You will never learn the terrible secret of Werewolf Island!
Christine Chung had a story in the New York Times yesterday:
There Are Holes on the Ocean Floor. Scientists Don’t Know Why.
Similar openings on the sea floor were first spotted 18 years ago along the Mid-Atlantic Ridge. Their origins remain unknown. Scientists are asking the public for their thoughts.
As a member of the public, my thoughts are: scientists are really at it this week. Scientists should chill for just like one second.
But this story reminded me of a newsletter I wrote between about October 2013 and February 2014, with a couple brief revivals after that. It was called Story Idea, and Jess Zimmerman described it as “..like being on Kilgore Trout's mailing list." Every day I sent a very brief snippet in the form of a creative writing prompt, although I wouldn’t call them useful writing prompts.
What I learned from this project, which overlapped with the first few months of Tabs, was that two daily newsletters is too much, even if one is just a sentence or two. And also that my subconscious is obsessed with hands, the deep ocean, and the insides of things not being what you’d expect.
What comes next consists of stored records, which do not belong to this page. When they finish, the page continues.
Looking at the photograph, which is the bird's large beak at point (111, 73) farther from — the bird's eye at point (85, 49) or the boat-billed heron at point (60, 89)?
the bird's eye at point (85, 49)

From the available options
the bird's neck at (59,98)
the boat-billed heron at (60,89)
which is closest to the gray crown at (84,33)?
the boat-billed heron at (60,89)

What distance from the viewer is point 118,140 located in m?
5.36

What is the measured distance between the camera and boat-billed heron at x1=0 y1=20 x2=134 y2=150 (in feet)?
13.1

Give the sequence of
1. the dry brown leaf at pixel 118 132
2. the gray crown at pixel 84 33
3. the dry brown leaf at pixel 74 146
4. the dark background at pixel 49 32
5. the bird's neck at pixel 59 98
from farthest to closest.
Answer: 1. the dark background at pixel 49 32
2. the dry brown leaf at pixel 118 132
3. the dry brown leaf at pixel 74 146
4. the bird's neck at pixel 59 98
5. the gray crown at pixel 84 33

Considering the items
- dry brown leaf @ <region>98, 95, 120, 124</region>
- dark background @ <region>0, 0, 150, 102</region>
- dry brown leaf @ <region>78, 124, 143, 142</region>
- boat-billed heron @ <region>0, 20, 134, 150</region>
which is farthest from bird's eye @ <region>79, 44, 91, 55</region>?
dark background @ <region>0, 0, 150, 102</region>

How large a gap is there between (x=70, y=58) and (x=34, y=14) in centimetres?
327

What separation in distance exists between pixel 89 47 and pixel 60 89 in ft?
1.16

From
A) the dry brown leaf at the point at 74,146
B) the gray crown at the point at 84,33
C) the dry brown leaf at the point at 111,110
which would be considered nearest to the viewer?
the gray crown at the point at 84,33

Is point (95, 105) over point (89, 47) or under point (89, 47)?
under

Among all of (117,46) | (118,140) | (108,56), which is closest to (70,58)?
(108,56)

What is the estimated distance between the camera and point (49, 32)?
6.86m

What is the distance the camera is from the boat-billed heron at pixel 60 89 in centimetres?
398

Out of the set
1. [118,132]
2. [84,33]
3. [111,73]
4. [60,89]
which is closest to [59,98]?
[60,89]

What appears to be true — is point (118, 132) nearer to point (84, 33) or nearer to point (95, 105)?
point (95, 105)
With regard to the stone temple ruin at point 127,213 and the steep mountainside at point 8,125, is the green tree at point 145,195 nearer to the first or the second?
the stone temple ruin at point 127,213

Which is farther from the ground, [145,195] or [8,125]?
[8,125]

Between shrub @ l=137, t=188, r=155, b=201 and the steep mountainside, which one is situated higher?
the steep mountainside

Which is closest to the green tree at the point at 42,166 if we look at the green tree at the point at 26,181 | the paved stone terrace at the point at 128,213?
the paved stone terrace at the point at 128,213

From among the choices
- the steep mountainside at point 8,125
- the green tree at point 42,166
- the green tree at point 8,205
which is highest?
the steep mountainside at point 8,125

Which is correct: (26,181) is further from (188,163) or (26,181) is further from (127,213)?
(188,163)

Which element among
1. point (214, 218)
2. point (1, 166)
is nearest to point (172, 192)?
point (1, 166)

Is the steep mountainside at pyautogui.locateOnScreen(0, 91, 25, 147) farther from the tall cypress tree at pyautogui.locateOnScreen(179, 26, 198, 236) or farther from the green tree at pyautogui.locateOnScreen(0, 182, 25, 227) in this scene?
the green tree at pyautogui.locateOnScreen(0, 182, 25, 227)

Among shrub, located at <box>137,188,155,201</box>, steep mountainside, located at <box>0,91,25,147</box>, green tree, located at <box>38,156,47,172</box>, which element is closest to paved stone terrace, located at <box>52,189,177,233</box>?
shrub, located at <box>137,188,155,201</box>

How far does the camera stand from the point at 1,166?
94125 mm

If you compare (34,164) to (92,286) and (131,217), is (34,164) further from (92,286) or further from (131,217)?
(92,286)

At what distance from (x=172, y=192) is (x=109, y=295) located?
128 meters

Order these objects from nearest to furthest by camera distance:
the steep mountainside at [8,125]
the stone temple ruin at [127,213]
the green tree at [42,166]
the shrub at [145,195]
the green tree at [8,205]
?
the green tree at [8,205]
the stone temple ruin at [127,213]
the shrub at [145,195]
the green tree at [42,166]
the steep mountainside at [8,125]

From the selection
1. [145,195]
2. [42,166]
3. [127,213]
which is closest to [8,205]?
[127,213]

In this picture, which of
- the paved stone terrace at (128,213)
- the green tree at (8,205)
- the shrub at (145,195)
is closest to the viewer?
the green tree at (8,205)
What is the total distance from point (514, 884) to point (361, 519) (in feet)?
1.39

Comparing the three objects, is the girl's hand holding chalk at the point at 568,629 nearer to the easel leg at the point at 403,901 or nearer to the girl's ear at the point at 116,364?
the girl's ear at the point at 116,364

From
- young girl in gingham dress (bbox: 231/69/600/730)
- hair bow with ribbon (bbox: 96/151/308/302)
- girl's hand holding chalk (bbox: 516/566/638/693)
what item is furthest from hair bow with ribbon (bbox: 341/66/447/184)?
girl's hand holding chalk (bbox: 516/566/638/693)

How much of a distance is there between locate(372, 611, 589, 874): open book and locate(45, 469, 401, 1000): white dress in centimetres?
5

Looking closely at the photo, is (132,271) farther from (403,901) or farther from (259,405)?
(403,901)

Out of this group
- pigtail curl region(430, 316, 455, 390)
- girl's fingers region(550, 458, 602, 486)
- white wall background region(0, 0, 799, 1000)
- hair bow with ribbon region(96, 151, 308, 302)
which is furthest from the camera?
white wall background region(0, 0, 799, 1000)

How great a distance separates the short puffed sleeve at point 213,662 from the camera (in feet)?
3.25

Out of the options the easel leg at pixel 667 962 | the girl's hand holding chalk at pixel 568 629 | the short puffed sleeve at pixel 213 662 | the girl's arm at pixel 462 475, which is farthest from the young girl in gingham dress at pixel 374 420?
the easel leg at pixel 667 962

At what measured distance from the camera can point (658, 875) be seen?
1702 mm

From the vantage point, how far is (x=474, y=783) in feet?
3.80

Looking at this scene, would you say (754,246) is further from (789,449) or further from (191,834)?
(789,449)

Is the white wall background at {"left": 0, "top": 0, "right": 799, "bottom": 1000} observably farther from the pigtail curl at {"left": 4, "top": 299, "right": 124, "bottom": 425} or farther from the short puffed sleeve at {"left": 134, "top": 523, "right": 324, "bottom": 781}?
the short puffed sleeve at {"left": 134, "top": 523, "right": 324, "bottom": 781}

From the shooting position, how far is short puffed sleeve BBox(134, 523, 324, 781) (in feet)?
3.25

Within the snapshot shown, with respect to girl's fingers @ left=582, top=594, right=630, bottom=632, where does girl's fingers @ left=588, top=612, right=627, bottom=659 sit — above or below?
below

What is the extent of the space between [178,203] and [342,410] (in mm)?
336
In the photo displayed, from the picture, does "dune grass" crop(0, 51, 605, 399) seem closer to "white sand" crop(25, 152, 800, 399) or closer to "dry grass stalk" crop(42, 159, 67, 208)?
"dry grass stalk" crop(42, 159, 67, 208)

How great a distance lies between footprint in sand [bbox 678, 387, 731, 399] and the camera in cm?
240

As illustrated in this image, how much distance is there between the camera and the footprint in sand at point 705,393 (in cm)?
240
Story Idea never had more than about 200 subscribers, but I bet every one of them is reading this, so I hope for you folks it’s a charming throwback to a simpler time. And for everyone else, this is part of my personal Lore, so here are some of my favorite Story Ideas.
The stars are amazing tonight, look at them all. Wait, those aren't stars. Those are starfish! Millions of them, and they're all... glowing? And we're not looking up into space but down at the ocean. Wow, I really got all turned around on this whole situation. Those starfish sure are moving fast.
Aliens arrive on earth, ignore humanity, and go to war against the sharks. The aliens win and take up residence in the oceans. No one knows what they're doing down there, but we never knew what the sharks were doing either.
Your work-cycle tasks finished, you gaze down at the roiling cloud concealing the continents and oceans and wonder how long you can continue believing that mission control's silence is just another of their pranks.